── Document text ──
At step 514, if there is another regular cluster that has not yet been selected, method 500 returns to step 508, and rule-based analysis service 220 selects another regular cluster. Otherwise, at step 514, if one of cluster profiles 222 has been created for every regular cluster, method 500 moves to step 516. At step 516, graph-based ML service 260 aggregates events associated with the alerts received during the training period along with frequencies for the events. At step 518, graph-based ML service 260 generates event frequency database 270 to store the corresponding events and frequencies. After step 518, method 500 ends.



FIG. 6 is a flow diagram of a method 600 performed by ML system 150 to process an alert according to rule-based ML platform 152, according to embodiments. Method 600 is performed during the operational period of ML system 150 after rule-based ML platform 152 receives a new alert generated by one of security agents 124. Method 600 is discussed with respect to assignment-based clustering, but probabilistic clustering is also possible. At step 602, rule-based ML service 200 applies clustering ML model 202 to determine that the new alert belongs to a cluster of clustered alerts database 210. For example, in the case of cluster profile 222 of FIG. 3, rule-based ML service 200 hashes a value of the “cmd” attribute for the new alert and determines that the hash is within a threshold distance from a value of the “tlsh” attribute of the cluster.
───
── Source data ──
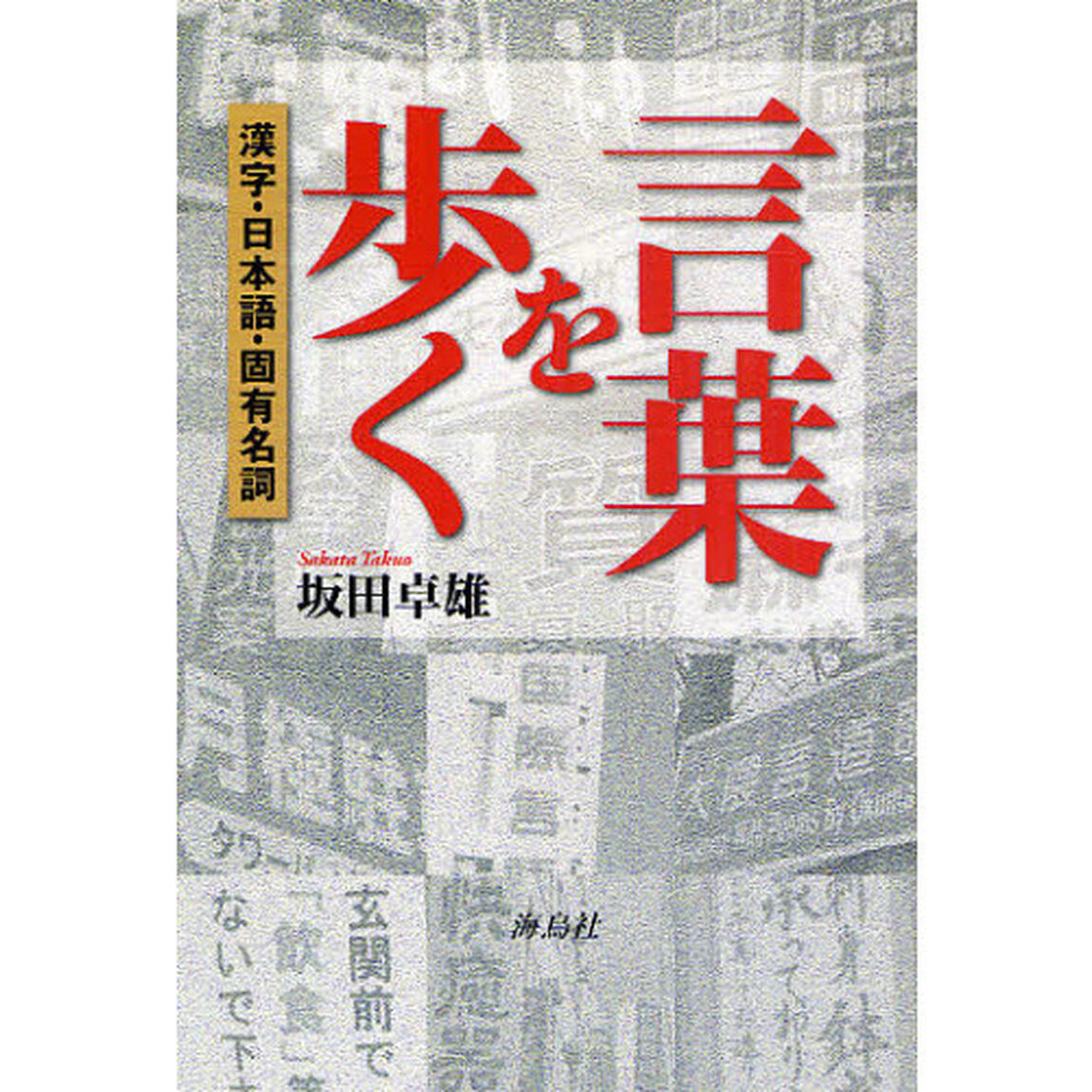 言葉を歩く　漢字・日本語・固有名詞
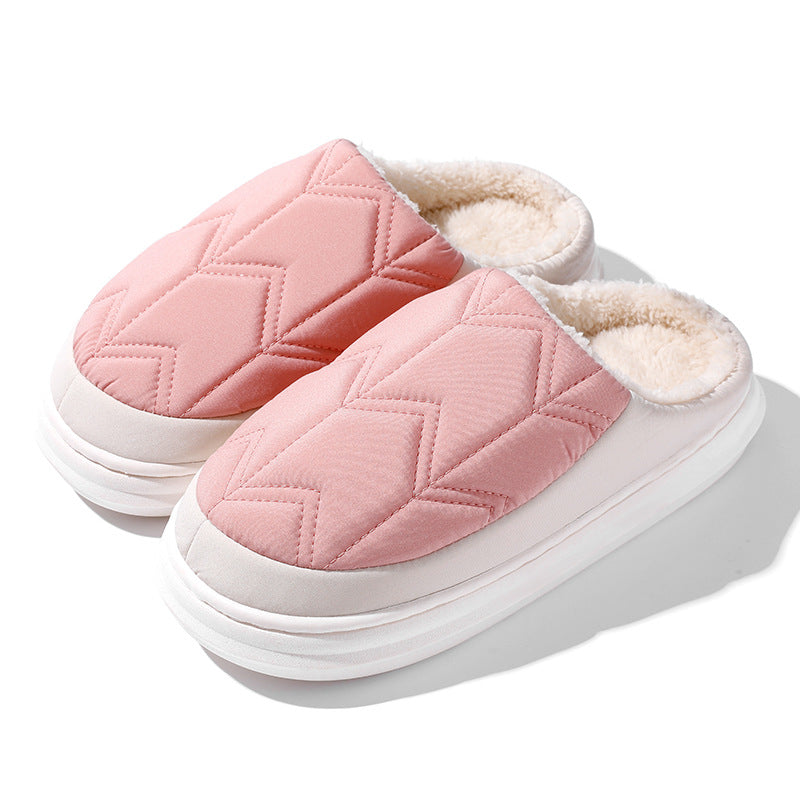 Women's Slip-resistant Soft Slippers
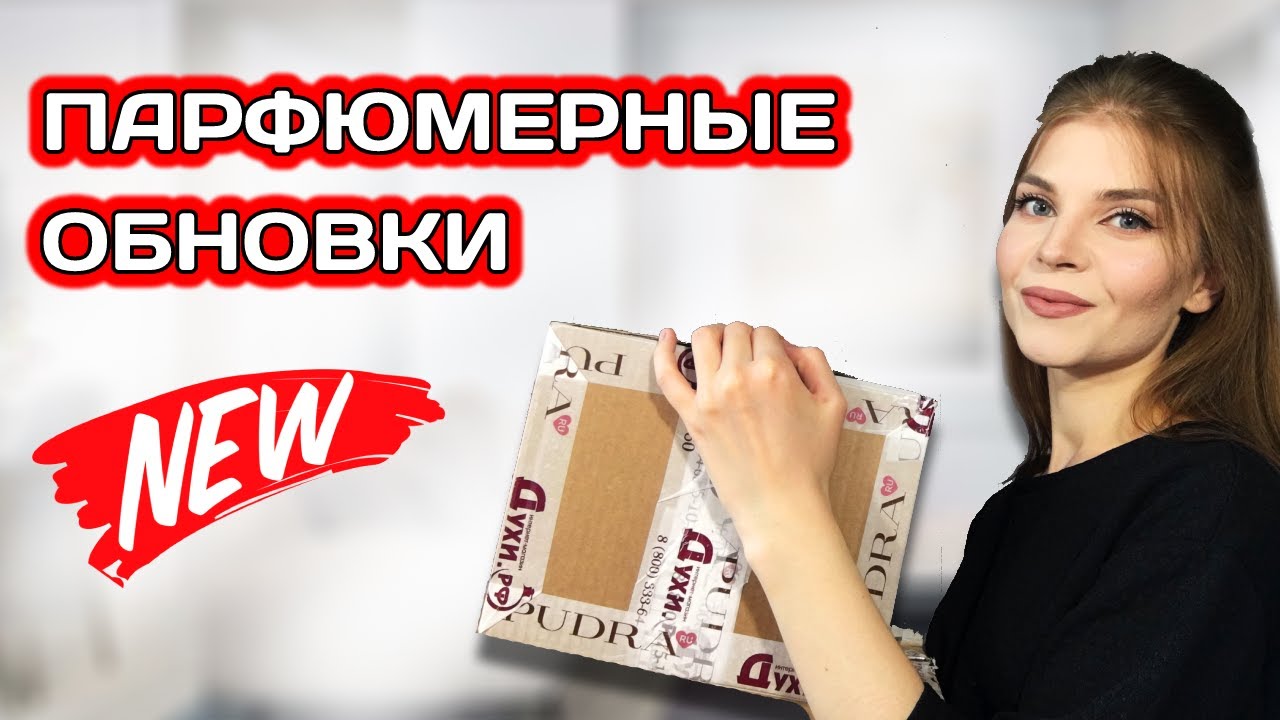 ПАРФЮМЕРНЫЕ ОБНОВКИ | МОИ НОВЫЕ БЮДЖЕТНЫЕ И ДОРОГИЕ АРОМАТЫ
───
- [Task description]: In the document text on alert processing, what does graph-based ML service 260 generate at step 518?

- [Answer for the task]: Event frequency database 270, which stores the events and their frequencies.